EXTRAIT DU TEXTE:
──────────
C’est l’histoire de la vallée de Thurroch, dans les Ardennes, où vit Adrien, un fermier. Au lendemain de la Première Guerre mondiale, les hommes y travaillent la terre sur laquelle ils ont rampé tandis que le bruit des obus a laissé la place au croassement des corbeaux.
Les mots fusent, ils n’écrivent pas mais dessinent, peignent, détaillent cet environnement froid et hostile, les champs, la terre, la brume, les animaux, les hommes, la solitude…, tandis qu’Adrien – comme en aparté – nous raconte cette guerre de laquelle il est revenu meurtri, ses ravages.

L’écriture est souvent dure, à l’image de l’histoire, et pourtant chaque phrase est une mélodie, et on s’arrête bien volontiers pour en relire certaines et se régaler de leur beauté, de tout ce qu’elles font éclore dans notre imaginaire.
──────────
SÉRIE D'EXERCICES:
1. Pouvez-vous recopier le passage sur la vallée de Thurroch de « Les mots fusent, ils » jusqu'à « meurtri, ses ravages. » inclus, en remplaçant « la brume » par « le brouillard » ?
2. Comment poursuivriez-vous le passage sur la vallée de Thurroch à partir de sa dernière phrase ?

EXTRAITS DE LIGNES:
──────────
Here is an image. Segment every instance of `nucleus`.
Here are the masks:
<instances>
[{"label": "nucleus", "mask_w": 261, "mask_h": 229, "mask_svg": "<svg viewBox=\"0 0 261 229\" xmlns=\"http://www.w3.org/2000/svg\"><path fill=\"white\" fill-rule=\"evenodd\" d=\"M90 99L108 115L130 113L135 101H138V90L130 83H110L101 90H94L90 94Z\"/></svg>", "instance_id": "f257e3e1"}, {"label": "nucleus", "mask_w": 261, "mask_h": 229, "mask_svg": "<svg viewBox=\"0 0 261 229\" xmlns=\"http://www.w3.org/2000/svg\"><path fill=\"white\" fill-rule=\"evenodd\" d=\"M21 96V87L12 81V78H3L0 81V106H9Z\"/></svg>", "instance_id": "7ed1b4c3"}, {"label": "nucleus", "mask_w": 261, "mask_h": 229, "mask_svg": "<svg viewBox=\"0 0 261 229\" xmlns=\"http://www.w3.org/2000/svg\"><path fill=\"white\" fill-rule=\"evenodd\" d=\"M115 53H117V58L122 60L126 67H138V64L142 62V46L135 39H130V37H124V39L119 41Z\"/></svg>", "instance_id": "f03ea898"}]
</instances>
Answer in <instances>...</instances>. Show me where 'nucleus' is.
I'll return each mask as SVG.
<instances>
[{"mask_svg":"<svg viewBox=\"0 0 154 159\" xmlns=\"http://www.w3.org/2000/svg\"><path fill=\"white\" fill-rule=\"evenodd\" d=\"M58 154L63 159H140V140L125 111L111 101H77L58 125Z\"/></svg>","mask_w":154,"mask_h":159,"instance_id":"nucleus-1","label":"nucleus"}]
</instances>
──────────
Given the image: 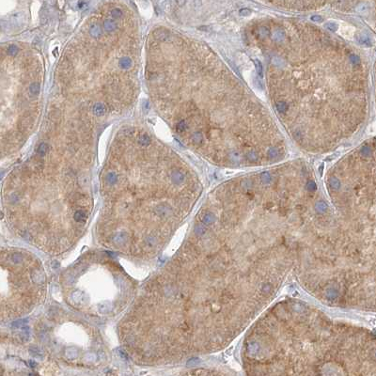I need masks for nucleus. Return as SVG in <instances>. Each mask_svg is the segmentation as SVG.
──────────
CORRIGÉ DES EXERCICES:
1.
Les mots fusent, ils n’écrivent pas mais dessinent, peignent, détaillent cet environnement froid et hostile, les champs, la terre, le brouillard, les animaux, les hommes, la solitude…, tandis qu’Adrien – comme en aparté – nous raconte cette guerre de laquelle il est revenu meurtri, ses ravages.

2.
« (…) Dans sa poche, elle a une pièce de monnaie qu’elle serre très fort quand le coucou chante au mois de mai… Elle dit que c’est pour la chance. Moi, je veux bien, mais quand on est dans un état pareil, c’est que la chance est restée coincée. »

C’est étrange, c’est enivrant, c’est dur, c’est tendre. Et ça mérite d’être lu, inévitablement.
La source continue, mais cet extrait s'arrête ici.